Destroyed in 1932, the only remaining temple has been restored and a museum tells its story.
Khorgo is an extinct basalt-covered volcano east of Lake Terkhiin Tsagaan National Park, Arkhangai Aimag, with interesting bubbles of solidified lava called the basalt gers.
There are over 100 tourist camps with 5,300 beds in 16 aimags, mant featuring ger accommodation, with an average 25 gers, each with four beds. Of them, 26 have a one-star rating, 21 are two-star. There are 197 hotels with 5,000 beds in Ulaanbaatar, employing over 2,000 staff. In the aimags there are 81 small and medium hotels, with 3,000 beds. Of these, five are rated one-star, 17 two-star, eight three-star and one is four-star. Most Ulaanbaatar hotels include restaurants, and usually accept foreign currency payment, with some accepting travellers’ cheques or credit cards. In the countryside, there are fewer hotels, but lots of gers, and Mongolian country people are very hospitable.
Ulaanbaatar has many restaurants, and not just in the major hotels. They all charge local curency (tugrugs), although some accept international credit cards. The range includes Chinese, Indian, Japanese, Italian, Korean, Turkish, Mexican and Thai, while local favourite dishes are buuz and khuushuur.
International air travellers can only enter Mongolia through Buyant Ukhaa airport, 18km southwest of Ulaanbaatar, which has been upgraded with an ADB $36 million loan. MIAT (Mongolian Airlines), the national carrier, manages 95 per cent of Mongolia’s air transport and has scheduled flights to Moscow, Beijing, Berlin, Frankfurt, Alma-Ata, Irkutsk, Huhhot, Seoul, Osaka and Singapore.
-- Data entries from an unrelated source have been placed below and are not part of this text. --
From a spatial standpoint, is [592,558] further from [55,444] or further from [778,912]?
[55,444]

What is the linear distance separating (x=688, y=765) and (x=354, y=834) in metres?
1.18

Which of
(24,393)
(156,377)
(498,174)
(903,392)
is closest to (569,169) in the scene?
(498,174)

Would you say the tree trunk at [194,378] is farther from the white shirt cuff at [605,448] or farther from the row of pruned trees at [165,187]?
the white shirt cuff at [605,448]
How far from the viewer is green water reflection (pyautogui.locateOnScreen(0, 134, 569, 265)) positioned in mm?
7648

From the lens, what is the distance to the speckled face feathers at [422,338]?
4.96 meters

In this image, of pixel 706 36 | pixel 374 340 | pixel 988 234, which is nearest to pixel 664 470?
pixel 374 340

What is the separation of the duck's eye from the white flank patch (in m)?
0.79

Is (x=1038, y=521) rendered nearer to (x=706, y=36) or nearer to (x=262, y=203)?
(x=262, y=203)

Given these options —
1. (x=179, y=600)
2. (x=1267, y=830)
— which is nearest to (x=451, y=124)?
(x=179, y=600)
Aeroflot, Korean Airlines and Air China also operate services to Ulaanbaatar.
Rail is the second main access method to landlocked Mongolia, with connections to Europe (through Russia) and China. The Trans-Mongolian railway from Moscow to Beijing through Mongolia is 1,815km long.
Major trunk roads such between Ulaanbaatar and the Kharakhorum (380km) and Ulaanbaatar to Umnugobi (580km) are being improved. Many others have been upgraded by private sector initiative, but still need improvement in width, curves and pavements.
Road signs are being put on smaller roads out of Ulaanbaatar to tourist destinations like Terelj, Zuunmod, Bulgan, Khuvsgul, Darkhan and Altanbulag. Infrastructure like wastewater systems, telecommunications and power supply are being improved, especially in local sanatoriums and hot springs. In some places, private companies have erected fuel stations along the main roads.
On June 29, 2015, the Government approved a national program on tourism development and its nationwide implementation plan. The Minister of Environment, Green Development and Tourism was assigned to manage/monitor the program’s realization. The program determines the state policy on developing tourism in line with our country’s special features and international standards and trends, establishes tourism as one of the priorities of the Mongolian economy, sets-out the objectives for improving tourism’s economic competitiveness in the word. The program will be implemented in two stages with the intensified development phase in 2016-2020 and the sustainable development phase in 2021-2025.
In 2014, tourism’s total contribution to the economy reached MNT695bn ($364m), representing 3.2% of GDP, according to the industry organisation. Revenue is forecast to rise by 7.8% this year, before increasing by an average of 5.7% annually through to 2025, producing earnings of MNT1.29trn ($674m), the WTTC reported. While tourism is expected to account for a modest 2.6% of GDP at the end of the 10-year period, its contribution in absolute terms will rise significantly on the back of anticipated economic expansion, driven by growth in the mining industry.
A model project of Japan on natural tourism was successfully realized in natural reserve areas of Bulgan and Sukhbaatar aimags between 2012 and 2015. Thus, the country implements specific projects on developing ecotourism in recent years.